== Segment start ==
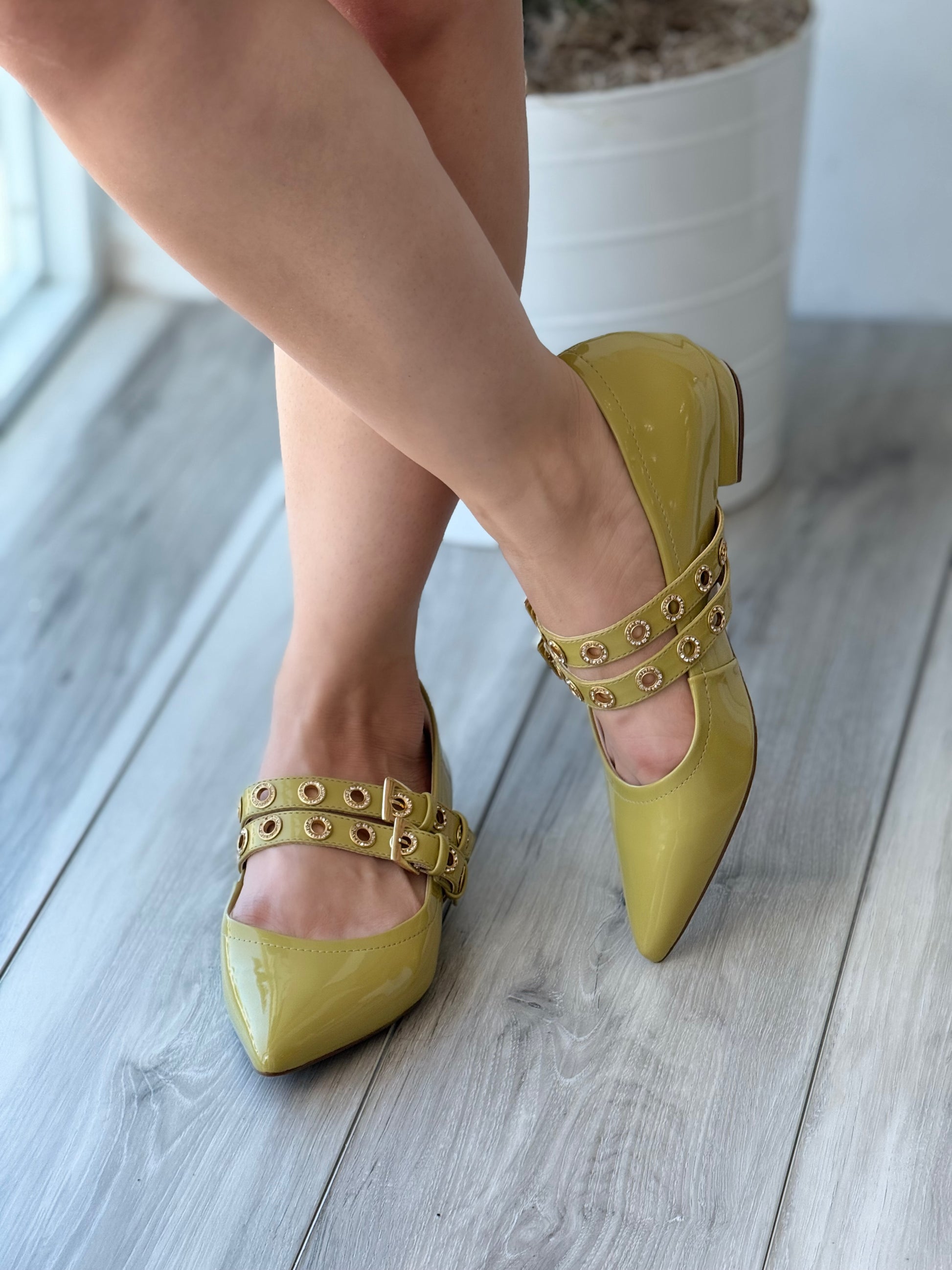 Callista green - Stela The Shoetique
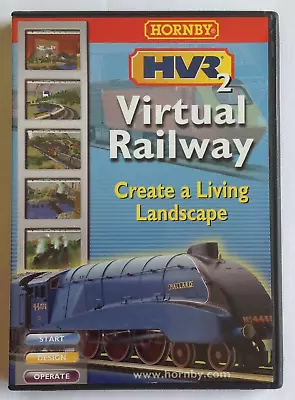 Hornby HVR2 Virtual Railway - Create A Living Landscape - CD ROM • £5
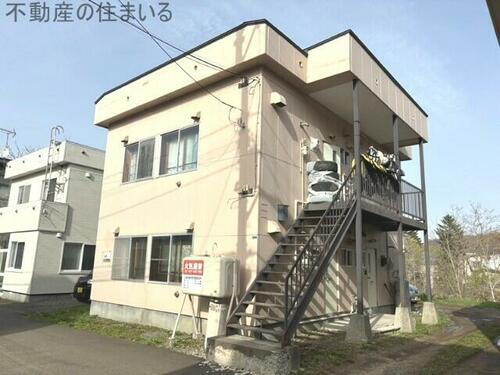 北海道札幌市南区藤野五条３丁目 2階建 築40年7ヶ月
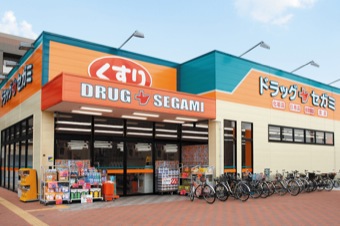 Dorakkusutoa. Drag Segami Haraoshima shop 1240m until (drugstore)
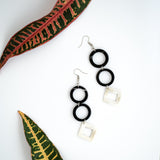 Amaka Africa Kimaka Statement Drop Earrings, view 2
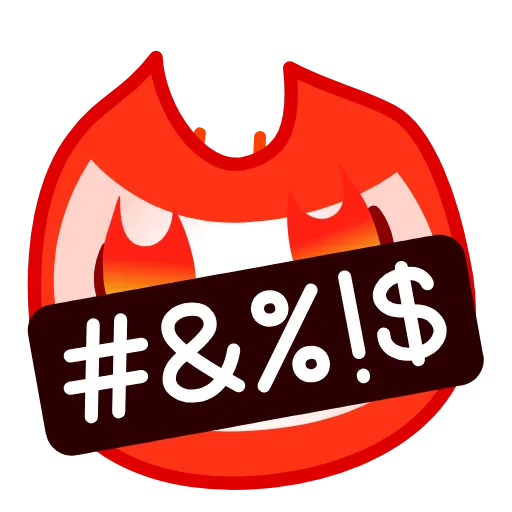🤬 Стикер «Flame» для Telegram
== Segment end ==
Rewrite the text of the items above as a JSON list of strings with one string per line, leaving out any blank lines and the pictures.

[ANSWER]:
[
  " Callista green - Stela The Shoetique",
  " Hornby HVR2 Virtual Railway - Create A Living Landscape - CD ROM • £5",
  " 北海道札幌市南区藤野五条３丁目 2階建 築40年7ヶ月",
  " Dorakkusutoa. Drag Segami Haraoshima shop 1240m until (drugstore)",
  " Amaka Africa Kimaka Statement Drop Earrings, view 2",
  "🤬 Стикер «Flame» для Telegram"
]